= SUPPLIED RECORDS =
******************************

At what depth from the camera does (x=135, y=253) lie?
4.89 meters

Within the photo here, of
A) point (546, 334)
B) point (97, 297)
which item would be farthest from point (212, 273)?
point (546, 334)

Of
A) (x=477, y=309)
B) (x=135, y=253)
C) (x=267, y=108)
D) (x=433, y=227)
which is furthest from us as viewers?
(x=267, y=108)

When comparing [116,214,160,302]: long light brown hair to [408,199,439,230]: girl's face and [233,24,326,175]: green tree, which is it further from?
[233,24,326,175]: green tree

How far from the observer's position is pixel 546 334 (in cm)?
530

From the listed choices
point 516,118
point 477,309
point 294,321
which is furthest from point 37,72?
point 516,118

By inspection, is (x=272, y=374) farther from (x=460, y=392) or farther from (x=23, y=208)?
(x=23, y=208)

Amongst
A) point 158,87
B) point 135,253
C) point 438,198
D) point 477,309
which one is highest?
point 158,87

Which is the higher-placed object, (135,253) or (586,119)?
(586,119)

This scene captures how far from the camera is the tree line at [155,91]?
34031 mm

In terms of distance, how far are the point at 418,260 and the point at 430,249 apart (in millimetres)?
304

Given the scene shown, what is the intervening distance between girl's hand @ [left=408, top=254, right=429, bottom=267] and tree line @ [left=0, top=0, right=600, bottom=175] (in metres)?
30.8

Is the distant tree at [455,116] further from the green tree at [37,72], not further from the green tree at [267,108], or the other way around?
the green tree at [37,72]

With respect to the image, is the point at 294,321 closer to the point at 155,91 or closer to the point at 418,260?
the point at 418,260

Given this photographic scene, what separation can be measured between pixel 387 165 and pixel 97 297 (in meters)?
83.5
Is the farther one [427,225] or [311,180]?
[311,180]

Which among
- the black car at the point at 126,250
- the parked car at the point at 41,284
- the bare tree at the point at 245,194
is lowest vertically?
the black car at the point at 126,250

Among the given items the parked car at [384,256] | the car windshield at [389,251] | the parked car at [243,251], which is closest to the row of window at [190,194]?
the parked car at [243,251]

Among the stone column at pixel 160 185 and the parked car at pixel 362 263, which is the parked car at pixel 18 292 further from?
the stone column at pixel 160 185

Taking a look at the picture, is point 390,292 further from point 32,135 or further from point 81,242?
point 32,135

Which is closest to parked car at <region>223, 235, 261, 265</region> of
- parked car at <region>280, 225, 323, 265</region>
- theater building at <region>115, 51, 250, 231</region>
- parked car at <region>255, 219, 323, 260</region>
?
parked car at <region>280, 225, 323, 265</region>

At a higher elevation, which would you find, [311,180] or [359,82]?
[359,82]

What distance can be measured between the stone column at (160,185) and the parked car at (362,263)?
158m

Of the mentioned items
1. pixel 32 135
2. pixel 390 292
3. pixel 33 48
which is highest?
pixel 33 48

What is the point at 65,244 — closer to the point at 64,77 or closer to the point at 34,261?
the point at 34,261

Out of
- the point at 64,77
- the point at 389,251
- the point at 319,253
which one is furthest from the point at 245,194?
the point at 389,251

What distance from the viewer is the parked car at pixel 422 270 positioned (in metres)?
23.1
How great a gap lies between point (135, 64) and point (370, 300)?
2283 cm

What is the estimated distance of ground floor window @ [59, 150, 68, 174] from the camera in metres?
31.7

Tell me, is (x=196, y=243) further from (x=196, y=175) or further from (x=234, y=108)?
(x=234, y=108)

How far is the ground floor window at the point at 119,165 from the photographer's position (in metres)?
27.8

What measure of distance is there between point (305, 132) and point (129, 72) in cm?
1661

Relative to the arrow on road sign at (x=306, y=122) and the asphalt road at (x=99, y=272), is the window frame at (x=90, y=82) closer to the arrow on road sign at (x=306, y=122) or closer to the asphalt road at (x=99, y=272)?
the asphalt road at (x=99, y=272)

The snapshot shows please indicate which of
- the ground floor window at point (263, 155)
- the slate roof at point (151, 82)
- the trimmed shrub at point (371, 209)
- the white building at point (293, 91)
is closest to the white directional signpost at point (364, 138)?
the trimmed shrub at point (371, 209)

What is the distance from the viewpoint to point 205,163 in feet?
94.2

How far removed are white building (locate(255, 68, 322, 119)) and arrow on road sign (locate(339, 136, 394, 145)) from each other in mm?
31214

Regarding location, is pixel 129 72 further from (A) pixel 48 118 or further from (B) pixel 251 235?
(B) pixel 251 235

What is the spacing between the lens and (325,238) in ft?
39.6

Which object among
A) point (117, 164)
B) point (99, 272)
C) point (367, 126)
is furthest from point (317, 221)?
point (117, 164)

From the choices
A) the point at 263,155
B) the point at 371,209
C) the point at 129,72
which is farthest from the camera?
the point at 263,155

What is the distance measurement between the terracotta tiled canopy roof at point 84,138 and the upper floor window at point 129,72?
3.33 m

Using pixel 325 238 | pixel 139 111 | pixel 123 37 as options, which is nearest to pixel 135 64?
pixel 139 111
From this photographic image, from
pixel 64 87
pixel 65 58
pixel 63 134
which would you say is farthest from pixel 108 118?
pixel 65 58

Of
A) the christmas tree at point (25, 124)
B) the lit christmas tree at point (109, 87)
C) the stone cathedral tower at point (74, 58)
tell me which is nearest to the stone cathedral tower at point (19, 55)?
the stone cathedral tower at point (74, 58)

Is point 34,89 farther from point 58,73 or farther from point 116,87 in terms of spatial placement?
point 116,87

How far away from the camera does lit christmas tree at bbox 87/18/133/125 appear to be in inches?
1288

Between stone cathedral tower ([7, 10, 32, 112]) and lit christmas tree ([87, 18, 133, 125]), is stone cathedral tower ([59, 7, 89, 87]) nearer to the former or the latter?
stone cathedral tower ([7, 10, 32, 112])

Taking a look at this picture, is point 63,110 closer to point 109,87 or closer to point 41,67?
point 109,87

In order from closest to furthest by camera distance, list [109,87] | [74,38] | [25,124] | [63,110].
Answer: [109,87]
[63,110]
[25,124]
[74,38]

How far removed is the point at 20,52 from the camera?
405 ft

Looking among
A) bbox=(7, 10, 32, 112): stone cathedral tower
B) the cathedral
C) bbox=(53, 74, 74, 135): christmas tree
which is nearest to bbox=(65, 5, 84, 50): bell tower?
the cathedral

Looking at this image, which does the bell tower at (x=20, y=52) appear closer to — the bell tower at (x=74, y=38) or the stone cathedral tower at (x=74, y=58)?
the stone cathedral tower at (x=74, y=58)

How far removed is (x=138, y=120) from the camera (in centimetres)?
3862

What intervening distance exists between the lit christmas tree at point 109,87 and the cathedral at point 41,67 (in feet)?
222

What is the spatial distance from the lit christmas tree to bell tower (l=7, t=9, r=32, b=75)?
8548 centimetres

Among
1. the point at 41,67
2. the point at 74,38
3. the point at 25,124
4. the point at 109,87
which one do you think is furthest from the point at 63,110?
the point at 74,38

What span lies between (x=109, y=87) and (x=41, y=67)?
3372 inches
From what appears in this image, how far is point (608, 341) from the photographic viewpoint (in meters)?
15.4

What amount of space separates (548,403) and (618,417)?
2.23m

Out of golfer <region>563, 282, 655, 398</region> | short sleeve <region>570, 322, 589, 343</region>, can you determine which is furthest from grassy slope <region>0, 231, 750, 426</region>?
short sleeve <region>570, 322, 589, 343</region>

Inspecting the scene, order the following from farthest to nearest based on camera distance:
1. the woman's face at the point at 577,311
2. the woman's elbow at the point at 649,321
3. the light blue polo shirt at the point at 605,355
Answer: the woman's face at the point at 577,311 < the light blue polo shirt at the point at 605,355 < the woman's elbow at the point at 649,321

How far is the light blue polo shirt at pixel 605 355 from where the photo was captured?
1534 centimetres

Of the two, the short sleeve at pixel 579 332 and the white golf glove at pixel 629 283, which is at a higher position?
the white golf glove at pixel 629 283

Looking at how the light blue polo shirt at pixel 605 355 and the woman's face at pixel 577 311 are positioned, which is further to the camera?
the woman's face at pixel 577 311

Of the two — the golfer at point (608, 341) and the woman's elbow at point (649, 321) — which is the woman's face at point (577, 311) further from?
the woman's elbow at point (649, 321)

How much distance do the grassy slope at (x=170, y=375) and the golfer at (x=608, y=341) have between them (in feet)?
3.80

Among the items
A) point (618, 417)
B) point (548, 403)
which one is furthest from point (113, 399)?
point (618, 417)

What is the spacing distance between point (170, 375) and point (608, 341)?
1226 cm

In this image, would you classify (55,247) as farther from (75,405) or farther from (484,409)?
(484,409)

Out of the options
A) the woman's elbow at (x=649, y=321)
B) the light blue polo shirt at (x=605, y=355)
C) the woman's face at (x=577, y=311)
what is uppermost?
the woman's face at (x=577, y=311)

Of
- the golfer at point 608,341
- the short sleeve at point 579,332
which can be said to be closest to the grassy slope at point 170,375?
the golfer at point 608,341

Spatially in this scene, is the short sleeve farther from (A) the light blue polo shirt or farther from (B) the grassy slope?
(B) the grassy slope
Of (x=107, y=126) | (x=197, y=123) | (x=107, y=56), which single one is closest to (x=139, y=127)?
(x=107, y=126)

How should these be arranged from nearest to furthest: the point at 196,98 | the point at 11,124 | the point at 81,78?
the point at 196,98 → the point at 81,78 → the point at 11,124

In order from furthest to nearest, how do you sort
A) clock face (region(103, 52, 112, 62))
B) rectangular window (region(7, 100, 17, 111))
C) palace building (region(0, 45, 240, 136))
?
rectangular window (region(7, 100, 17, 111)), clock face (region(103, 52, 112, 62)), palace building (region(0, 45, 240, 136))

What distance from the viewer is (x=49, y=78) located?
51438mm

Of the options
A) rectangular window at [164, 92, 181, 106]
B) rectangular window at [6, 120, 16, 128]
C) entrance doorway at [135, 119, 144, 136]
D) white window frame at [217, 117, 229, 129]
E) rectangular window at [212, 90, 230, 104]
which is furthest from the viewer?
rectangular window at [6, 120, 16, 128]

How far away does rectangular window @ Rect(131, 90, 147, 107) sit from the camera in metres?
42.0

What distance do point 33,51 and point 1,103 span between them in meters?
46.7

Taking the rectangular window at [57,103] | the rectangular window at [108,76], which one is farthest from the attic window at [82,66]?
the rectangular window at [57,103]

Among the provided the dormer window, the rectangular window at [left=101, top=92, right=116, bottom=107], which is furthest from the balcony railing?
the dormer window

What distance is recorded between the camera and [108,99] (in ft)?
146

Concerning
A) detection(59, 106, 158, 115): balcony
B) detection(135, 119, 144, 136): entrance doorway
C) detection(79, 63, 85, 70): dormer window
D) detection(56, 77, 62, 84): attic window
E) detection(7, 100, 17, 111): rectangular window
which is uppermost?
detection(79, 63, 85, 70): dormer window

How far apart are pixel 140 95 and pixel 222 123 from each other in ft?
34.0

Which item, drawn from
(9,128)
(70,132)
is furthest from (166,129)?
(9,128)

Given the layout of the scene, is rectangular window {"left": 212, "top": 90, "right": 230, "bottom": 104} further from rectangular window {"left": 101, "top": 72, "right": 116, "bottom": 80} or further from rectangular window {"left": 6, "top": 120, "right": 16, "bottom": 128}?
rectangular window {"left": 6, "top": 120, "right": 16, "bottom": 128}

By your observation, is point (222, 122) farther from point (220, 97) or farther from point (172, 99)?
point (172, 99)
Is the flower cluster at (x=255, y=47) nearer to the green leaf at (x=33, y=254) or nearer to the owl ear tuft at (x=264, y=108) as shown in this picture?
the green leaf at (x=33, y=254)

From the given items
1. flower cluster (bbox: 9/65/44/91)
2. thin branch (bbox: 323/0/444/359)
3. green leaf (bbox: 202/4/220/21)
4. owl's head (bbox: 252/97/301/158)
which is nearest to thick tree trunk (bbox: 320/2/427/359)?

******************************

= WRITTEN TASK =
From the line holding "What distance from the viewer is (x=49, y=78)" down to the final line above, quote every line exactly and only those lines.

= RESULT =
What distance from the viewer is (x=49, y=78) located?
51438mm

Of the options
A) rectangular window at [164, 92, 181, 106]
B) rectangular window at [6, 120, 16, 128]
C) entrance doorway at [135, 119, 144, 136]
D) white window frame at [217, 117, 229, 129]
E) rectangular window at [212, 90, 230, 104]
which is furthest from the viewer?
rectangular window at [6, 120, 16, 128]

How far away does rectangular window @ Rect(131, 90, 147, 107) sit from the camera in metres?
42.0

What distance do point 33,51 and point 1,103 span between them in meters?
46.7

Taking the rectangular window at [57,103] | the rectangular window at [108,76], which one is farthest from the attic window at [82,66]?
the rectangular window at [57,103]

Among the provided the dormer window, the rectangular window at [left=101, top=92, right=116, bottom=107], which is furthest from the balcony railing?
the dormer window

What distance is recorded between the camera and [108,99] (in ft)?
146

Concerning
A) detection(59, 106, 158, 115): balcony
B) detection(135, 119, 144, 136): entrance doorway
C) detection(79, 63, 85, 70): dormer window
D) detection(56, 77, 62, 84): attic window
E) detection(7, 100, 17, 111): rectangular window
which is uppermost?
detection(79, 63, 85, 70): dormer window

How far apart are pixel 140 95 and pixel 222 123 from each other in ft?
34.0

Which item, drawn from
(9,128)
(70,132)
is furthest from (166,129)?
(9,128)

Given the layout of the scene, is rectangular window {"left": 212, "top": 90, "right": 230, "bottom": 104} further from rectangular window {"left": 101, "top": 72, "right": 116, "bottom": 80} or further from rectangular window {"left": 6, "top": 120, "right": 16, "bottom": 128}?
rectangular window {"left": 6, "top": 120, "right": 16, "bottom": 128}

By your observation, is point (222, 122) farther from point (220, 97) or farther from point (172, 99)?
point (172, 99)
Is the flower cluster at (x=255, y=47) nearer to the green leaf at (x=33, y=254) or nearer to the owl ear tuft at (x=264, y=108) as shown in this picture?
the green leaf at (x=33, y=254)

From the given items
1. flower cluster (bbox: 9/65/44/91)
2. thin branch (bbox: 323/0/444/359)
3. green leaf (bbox: 202/4/220/21)
4. owl's head (bbox: 252/97/301/158)
which is nearest to thick tree trunk (bbox: 320/2/427/359)?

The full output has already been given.